▶ **CHALLENGE**
Convert the lines of the items, starting at the line that contains "Considering the photo, is" and running through the end of the items, into a Markdown table with the columns Row and Entry. Number each line in the Row column, leave out blank lines, and omit the pictures.
- - -
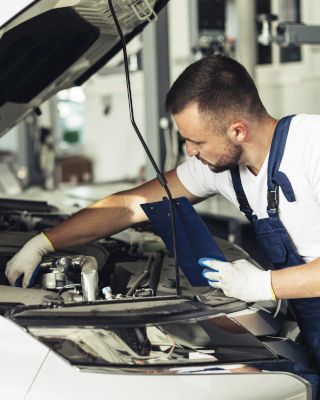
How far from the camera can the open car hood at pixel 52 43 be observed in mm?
2018

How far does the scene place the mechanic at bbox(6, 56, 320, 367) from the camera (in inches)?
83.8

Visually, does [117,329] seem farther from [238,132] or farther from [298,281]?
[238,132]

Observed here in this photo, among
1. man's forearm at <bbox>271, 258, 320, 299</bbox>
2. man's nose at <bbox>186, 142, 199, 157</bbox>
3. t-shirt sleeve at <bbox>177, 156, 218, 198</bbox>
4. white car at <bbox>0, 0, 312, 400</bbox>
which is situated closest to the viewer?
white car at <bbox>0, 0, 312, 400</bbox>

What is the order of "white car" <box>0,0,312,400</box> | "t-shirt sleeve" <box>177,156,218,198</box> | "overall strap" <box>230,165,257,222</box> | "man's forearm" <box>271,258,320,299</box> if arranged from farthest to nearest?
1. "t-shirt sleeve" <box>177,156,218,198</box>
2. "overall strap" <box>230,165,257,222</box>
3. "man's forearm" <box>271,258,320,299</box>
4. "white car" <box>0,0,312,400</box>

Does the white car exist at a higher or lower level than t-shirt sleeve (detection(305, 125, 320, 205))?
lower

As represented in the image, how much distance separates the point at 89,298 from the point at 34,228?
3.56ft

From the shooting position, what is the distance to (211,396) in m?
1.70

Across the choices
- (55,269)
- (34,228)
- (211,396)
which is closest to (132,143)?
(34,228)

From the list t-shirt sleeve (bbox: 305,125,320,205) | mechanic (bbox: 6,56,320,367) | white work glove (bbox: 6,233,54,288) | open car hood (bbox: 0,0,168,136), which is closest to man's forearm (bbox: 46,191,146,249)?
white work glove (bbox: 6,233,54,288)

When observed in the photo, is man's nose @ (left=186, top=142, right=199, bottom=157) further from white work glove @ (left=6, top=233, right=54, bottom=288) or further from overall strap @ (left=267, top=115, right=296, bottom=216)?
white work glove @ (left=6, top=233, right=54, bottom=288)

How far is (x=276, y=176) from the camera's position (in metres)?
2.17

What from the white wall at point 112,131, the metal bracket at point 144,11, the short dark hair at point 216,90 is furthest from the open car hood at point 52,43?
the white wall at point 112,131

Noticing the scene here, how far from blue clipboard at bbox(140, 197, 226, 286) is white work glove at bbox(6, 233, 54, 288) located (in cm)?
35

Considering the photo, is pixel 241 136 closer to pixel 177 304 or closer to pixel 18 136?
pixel 177 304
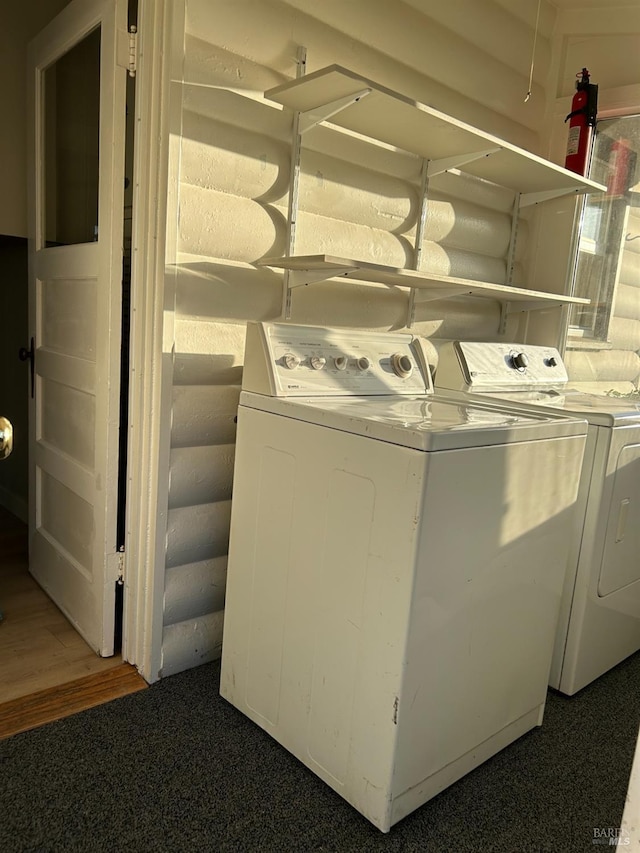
- - -
▶ **TASK SOLUTION**
| Row | Entry |
|---|---|
| 1 | Considering the photo, is pixel 241 136 closer to pixel 177 304 or closer to pixel 18 136? |
| 2 | pixel 177 304 |